Directive —
Copy out only the span from the line with "Of the green" to the end of the data, both ends kept, word for word.

---------- Excerpted data

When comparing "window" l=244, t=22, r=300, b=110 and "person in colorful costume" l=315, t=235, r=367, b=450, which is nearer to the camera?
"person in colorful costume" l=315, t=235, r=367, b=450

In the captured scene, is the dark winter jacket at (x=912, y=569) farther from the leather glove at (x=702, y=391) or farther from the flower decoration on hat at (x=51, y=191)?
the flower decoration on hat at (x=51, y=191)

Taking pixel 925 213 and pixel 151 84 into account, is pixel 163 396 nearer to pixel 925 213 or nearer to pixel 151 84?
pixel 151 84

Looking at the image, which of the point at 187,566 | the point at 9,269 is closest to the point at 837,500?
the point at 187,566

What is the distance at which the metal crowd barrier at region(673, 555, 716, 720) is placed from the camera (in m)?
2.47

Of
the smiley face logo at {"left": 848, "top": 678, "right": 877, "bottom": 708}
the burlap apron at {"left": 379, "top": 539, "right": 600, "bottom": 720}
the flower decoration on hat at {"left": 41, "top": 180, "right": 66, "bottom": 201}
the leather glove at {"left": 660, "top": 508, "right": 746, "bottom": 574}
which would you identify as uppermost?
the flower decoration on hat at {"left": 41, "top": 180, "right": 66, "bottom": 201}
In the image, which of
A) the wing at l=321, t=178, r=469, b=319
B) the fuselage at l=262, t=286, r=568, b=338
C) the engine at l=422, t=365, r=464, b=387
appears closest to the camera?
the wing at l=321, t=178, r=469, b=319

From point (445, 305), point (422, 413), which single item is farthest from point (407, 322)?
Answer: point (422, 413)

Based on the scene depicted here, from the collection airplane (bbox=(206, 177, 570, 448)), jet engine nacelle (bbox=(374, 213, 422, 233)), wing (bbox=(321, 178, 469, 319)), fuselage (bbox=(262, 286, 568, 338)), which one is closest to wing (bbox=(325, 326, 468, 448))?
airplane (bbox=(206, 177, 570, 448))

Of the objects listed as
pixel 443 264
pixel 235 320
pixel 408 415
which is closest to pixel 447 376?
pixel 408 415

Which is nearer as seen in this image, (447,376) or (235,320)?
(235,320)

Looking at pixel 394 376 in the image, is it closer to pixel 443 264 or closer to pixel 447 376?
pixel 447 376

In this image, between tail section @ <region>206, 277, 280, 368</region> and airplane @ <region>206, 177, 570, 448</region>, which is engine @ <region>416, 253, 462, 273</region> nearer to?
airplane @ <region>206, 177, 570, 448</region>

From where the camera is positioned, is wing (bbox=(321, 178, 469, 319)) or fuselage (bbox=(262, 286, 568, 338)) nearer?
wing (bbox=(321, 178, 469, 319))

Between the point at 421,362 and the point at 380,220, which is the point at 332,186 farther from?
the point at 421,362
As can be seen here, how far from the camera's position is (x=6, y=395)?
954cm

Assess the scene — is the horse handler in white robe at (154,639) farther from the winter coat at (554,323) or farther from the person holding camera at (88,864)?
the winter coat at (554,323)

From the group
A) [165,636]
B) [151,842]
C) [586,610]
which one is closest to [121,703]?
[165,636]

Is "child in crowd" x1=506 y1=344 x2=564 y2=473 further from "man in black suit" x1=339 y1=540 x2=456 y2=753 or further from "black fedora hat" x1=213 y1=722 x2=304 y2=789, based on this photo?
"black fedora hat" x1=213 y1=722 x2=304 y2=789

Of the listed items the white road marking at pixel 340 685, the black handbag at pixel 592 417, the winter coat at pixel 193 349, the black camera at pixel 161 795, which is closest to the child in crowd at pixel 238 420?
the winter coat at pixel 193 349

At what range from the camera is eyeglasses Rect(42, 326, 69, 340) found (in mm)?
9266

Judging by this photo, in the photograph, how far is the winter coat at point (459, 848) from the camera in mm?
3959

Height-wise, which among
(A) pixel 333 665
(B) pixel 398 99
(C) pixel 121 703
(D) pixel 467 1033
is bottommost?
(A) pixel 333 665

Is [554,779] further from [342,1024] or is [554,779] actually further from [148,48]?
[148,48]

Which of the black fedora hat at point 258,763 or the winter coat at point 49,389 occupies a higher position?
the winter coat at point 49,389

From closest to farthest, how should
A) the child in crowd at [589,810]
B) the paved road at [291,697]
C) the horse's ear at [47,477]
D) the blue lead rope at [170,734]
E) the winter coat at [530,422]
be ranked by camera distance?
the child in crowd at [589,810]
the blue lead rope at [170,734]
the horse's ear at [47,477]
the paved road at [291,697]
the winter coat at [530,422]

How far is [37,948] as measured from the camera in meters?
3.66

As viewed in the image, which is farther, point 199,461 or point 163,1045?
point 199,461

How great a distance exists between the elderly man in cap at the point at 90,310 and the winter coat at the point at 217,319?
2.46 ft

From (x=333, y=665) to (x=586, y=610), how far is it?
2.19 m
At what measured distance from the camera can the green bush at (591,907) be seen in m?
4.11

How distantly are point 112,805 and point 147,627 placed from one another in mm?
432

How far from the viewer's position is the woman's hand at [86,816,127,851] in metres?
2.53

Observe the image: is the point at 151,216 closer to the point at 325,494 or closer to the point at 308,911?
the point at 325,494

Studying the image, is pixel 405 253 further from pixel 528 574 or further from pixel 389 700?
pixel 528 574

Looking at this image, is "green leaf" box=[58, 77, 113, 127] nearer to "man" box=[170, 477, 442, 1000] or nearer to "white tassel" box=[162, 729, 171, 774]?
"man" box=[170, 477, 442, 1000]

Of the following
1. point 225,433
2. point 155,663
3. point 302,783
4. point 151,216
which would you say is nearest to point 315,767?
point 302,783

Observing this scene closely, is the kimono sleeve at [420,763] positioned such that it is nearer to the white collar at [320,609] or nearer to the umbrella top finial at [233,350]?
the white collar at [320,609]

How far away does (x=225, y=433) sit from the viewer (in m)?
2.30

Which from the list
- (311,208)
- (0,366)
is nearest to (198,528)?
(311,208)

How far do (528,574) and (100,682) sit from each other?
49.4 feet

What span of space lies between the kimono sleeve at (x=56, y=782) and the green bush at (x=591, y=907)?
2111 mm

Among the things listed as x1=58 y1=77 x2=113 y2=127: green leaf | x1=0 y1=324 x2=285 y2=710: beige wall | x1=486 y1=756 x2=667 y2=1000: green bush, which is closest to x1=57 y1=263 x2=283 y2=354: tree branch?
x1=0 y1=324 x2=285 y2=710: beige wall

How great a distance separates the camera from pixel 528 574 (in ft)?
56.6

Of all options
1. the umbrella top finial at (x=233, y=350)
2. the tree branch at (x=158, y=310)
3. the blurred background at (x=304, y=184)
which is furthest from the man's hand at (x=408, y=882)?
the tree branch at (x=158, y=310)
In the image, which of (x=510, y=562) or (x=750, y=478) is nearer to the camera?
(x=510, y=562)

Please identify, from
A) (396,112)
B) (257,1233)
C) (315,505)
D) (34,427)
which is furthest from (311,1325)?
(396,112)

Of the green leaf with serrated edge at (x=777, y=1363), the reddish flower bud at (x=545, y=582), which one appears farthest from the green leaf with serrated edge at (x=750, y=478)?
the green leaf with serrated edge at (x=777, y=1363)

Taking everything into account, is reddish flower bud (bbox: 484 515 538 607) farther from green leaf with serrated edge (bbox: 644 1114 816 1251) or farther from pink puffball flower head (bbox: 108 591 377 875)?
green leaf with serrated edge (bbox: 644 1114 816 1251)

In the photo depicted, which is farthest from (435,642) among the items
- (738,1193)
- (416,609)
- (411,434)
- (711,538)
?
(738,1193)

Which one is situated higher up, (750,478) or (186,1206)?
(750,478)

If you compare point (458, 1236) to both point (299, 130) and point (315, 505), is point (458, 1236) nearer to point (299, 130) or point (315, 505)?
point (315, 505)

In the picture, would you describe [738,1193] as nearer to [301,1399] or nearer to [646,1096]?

--------------------

Worked solution —
Of the green leaf with serrated edge at (x=777, y=1363), the reddish flower bud at (x=545, y=582), which one appears farthest from the green leaf with serrated edge at (x=750, y=478)?
the green leaf with serrated edge at (x=777, y=1363)

Taking everything into account, is reddish flower bud (bbox: 484 515 538 607) farther from green leaf with serrated edge (bbox: 644 1114 816 1251) or farther from pink puffball flower head (bbox: 108 591 377 875)?
green leaf with serrated edge (bbox: 644 1114 816 1251)

In the photo depicted, which is farthest from (435,642) among the items
- (738,1193)
- (416,609)
- (411,434)
- (711,538)
?
(738,1193)

Which one is situated higher up, (750,478) or (186,1206)?
(750,478)

If you compare point (458, 1236) to both point (299, 130) and point (315, 505), is point (458, 1236) nearer to point (299, 130) or point (315, 505)?
point (315, 505)

In the picture, would you describe [738,1193] as nearer to [301,1399] or nearer to [646,1096]?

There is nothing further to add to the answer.